- TASK REQUIREMENTS -
Reproduce as a numbered list the part of the records that opens with the line containing "Out of point 116,34, point" and runs to the end of the records, both ends included and blank lines left out.

- SUPPLIED MATERIAL -
########################################

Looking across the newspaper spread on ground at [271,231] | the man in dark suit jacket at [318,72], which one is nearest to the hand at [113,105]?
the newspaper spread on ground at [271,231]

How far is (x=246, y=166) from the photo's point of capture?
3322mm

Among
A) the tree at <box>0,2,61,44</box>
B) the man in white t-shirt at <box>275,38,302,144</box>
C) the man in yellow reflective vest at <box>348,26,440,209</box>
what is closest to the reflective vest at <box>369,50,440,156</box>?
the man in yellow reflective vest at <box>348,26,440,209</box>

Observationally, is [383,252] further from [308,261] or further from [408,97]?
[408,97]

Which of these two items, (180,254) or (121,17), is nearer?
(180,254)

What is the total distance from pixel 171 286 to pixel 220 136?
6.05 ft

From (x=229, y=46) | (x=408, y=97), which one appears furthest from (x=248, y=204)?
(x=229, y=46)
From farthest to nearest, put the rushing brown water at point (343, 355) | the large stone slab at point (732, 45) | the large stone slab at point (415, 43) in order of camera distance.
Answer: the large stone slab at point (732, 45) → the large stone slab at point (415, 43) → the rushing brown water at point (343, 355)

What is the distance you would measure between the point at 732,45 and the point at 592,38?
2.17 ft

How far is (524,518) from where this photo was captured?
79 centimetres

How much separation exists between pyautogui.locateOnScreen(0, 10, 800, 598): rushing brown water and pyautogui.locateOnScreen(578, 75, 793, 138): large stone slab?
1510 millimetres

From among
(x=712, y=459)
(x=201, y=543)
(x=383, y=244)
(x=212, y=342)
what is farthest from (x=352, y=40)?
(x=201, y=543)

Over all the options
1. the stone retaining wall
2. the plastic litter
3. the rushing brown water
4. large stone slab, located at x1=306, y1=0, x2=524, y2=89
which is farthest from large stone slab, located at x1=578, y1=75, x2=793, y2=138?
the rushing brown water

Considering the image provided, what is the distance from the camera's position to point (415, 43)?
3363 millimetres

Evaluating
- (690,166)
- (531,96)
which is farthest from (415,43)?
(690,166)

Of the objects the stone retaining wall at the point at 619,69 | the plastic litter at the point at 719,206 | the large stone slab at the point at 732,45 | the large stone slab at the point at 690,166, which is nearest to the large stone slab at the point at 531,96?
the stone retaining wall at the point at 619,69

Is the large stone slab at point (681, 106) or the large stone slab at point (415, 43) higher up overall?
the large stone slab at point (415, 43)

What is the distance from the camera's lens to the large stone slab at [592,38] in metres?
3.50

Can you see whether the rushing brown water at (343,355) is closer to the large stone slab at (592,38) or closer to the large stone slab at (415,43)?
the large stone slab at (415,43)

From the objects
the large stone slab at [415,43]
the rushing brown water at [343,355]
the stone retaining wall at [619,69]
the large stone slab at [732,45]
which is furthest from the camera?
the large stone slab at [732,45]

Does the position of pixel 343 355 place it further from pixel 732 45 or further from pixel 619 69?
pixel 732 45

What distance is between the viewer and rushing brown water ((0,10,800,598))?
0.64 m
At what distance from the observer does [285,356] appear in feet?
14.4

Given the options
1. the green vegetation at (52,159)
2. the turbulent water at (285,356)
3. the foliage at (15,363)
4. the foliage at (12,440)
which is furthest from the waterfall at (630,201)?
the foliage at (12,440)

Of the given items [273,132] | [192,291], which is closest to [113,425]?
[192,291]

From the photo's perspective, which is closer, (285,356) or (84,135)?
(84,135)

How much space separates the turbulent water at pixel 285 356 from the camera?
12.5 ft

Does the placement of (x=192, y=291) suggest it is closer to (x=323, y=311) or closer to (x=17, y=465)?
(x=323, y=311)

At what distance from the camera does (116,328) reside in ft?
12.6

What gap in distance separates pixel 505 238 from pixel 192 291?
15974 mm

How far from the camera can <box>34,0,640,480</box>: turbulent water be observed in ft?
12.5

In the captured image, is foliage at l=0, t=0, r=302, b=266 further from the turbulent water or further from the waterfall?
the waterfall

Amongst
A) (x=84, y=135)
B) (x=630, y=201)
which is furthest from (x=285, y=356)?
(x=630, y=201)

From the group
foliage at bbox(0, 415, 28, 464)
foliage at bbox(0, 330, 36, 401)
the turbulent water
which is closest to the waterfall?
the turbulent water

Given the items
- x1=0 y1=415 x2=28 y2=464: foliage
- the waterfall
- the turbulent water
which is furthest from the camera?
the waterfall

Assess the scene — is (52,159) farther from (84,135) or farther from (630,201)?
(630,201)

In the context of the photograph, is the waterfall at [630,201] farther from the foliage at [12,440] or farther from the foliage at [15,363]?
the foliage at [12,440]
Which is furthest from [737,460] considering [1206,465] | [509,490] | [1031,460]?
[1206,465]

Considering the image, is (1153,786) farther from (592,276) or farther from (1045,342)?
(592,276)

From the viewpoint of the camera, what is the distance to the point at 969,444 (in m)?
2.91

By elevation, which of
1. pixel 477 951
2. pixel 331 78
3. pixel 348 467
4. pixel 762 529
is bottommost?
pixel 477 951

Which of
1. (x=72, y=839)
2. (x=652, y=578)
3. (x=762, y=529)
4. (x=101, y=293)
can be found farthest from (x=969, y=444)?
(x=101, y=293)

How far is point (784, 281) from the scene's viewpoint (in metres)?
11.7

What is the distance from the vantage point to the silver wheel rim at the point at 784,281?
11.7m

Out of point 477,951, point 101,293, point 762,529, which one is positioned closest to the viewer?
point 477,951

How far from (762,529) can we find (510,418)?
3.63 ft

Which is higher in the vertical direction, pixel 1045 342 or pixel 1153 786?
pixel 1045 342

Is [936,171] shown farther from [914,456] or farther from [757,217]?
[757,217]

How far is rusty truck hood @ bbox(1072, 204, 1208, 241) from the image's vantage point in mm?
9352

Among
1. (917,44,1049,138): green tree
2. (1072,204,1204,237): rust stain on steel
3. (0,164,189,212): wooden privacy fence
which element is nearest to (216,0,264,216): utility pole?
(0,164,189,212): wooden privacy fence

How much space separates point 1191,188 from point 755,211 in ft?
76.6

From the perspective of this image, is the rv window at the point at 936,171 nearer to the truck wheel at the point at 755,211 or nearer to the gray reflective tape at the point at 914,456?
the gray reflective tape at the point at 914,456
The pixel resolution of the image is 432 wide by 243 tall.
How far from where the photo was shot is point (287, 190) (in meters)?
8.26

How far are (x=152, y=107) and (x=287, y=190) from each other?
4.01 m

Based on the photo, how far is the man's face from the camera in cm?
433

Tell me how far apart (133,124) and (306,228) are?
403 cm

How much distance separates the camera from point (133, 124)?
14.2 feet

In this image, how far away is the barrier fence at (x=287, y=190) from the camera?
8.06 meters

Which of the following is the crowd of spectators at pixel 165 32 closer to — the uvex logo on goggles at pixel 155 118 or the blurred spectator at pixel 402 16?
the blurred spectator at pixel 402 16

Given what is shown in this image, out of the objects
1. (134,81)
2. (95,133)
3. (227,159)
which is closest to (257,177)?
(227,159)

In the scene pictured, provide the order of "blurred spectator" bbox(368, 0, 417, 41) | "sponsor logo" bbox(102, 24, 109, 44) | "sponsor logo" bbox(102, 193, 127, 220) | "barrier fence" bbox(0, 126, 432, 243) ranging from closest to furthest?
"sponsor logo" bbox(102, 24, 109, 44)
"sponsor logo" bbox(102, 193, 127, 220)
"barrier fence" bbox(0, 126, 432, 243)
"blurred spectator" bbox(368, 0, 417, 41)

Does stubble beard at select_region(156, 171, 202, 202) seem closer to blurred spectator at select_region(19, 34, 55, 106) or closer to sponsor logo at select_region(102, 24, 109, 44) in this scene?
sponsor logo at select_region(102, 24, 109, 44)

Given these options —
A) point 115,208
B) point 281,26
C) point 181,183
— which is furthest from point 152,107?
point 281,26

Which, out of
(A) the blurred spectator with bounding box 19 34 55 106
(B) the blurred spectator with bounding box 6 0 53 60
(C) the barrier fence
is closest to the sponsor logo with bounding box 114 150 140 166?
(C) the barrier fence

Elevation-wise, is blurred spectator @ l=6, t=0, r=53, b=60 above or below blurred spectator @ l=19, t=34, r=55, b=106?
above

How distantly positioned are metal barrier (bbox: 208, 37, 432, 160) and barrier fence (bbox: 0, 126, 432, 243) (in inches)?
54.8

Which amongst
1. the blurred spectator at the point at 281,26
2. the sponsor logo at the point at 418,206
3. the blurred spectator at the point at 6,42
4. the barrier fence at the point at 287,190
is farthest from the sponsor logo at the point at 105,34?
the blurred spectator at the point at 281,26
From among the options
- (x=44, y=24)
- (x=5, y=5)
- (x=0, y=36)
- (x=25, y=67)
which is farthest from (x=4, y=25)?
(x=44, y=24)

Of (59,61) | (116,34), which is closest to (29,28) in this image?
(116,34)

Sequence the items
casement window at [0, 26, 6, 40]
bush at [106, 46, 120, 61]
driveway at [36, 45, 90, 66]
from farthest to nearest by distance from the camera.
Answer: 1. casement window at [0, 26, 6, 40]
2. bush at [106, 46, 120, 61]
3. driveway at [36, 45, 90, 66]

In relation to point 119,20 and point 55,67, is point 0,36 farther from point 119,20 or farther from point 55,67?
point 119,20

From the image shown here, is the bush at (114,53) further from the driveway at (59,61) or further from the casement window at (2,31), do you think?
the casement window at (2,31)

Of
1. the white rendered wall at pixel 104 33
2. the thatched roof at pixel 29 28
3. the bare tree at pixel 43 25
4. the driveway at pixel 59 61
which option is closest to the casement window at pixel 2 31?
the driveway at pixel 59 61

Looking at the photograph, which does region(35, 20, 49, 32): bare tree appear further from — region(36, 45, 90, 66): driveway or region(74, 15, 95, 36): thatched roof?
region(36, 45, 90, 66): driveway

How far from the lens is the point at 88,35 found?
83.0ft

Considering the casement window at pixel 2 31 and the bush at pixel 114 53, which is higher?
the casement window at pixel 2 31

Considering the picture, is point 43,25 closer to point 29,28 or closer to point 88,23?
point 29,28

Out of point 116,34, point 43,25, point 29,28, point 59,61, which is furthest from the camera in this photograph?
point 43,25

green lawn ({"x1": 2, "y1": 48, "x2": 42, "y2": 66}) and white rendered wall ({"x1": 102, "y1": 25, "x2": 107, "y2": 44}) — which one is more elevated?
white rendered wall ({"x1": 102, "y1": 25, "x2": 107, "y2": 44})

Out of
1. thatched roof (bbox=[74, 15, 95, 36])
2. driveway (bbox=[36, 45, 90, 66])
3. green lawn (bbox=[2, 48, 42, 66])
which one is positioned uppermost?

########################################

- RIGHT ANSWER -
1. Out of point 116,34, point 43,25, point 29,28, point 59,61, which is furthest from the camera in this photograph?
2. point 43,25
3. green lawn ({"x1": 2, "y1": 48, "x2": 42, "y2": 66}) and white rendered wall ({"x1": 102, "y1": 25, "x2": 107, "y2": 44}) — which one is more elevated?
4. white rendered wall ({"x1": 102, "y1": 25, "x2": 107, "y2": 44})
5. Out of
6. 1. thatched roof (bbox=[74, 15, 95, 36])
7. 2. driveway (bbox=[36, 45, 90, 66])
8. 3. green lawn (bbox=[2, 48, 42, 66])
9. which one is positioned uppermost?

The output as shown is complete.